What happens when researchers across disciplines combine art and creative writing to reflect on their research? This paper will explore how academics engaged with the art of Pierre-Auguste Renoir in an experimental interdisciplinary encounter designed to disturb our relationship with ‘research’.

Paper long abstract

What happens when researchers – from environmental sciences, sociology, and politics – engage with creative writing as a way of reflecting on their own research? Ekphrastic writing is a literary device in which a work of visual art is described in detail, going beyond mere description to opening up dialogues between the viewer, the work, its (imagined) creator, and (imagined) audiences. This presentation presents findings from PhD fieldwork, which explores connections between arts-based methods and inter-disciplinary practices within academia. The project responds to calls for more in-depth empirical study of inter-disciplinarity, building upon the work of (e.g.) Sørensen and Traweek (2022) who consider the university as a necessary “homework” for STS scholarship and the field’s interest in epistemic regimes. Whilst inter-disciplinarity continues to be celebrated as a panacea to complex world problems, ambiguities about its purpose and impact persist. Through diverse forms of creative inquiry, I will show how exercises, like ekphrastic writing, gives people something new to know, albeit it in unfamiliar and strange ways.
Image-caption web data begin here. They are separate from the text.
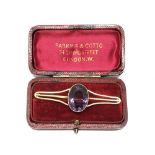 An antique gold brooch set with a large amethyst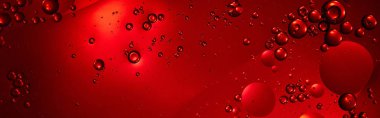panoramic shot of creative red color background from mixed water and oil bubbles clipart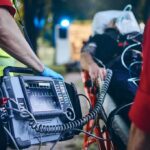 A Touchdown, Then An Unthinkable Sideline Emergency Paramedic with defibrillator beside patient on stretcher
Extending arguments put forth in (e.g.) Solbu’s (2018) ‘physiology of imagined publics’, ekphrastic writing reveals the uncertainties and ambivalences that abound in individuals’ understandings of their research, as participants are invited to explain their work to others via imagined dialogues between characters in Pierre-Auguste Renoir’s paintings. The insights presented here inform how we might better support knowledge-making practices within academia, recognising, like Stengers (2015), that our capacity to think and feel as academics requires help in order that we, too, might be of help.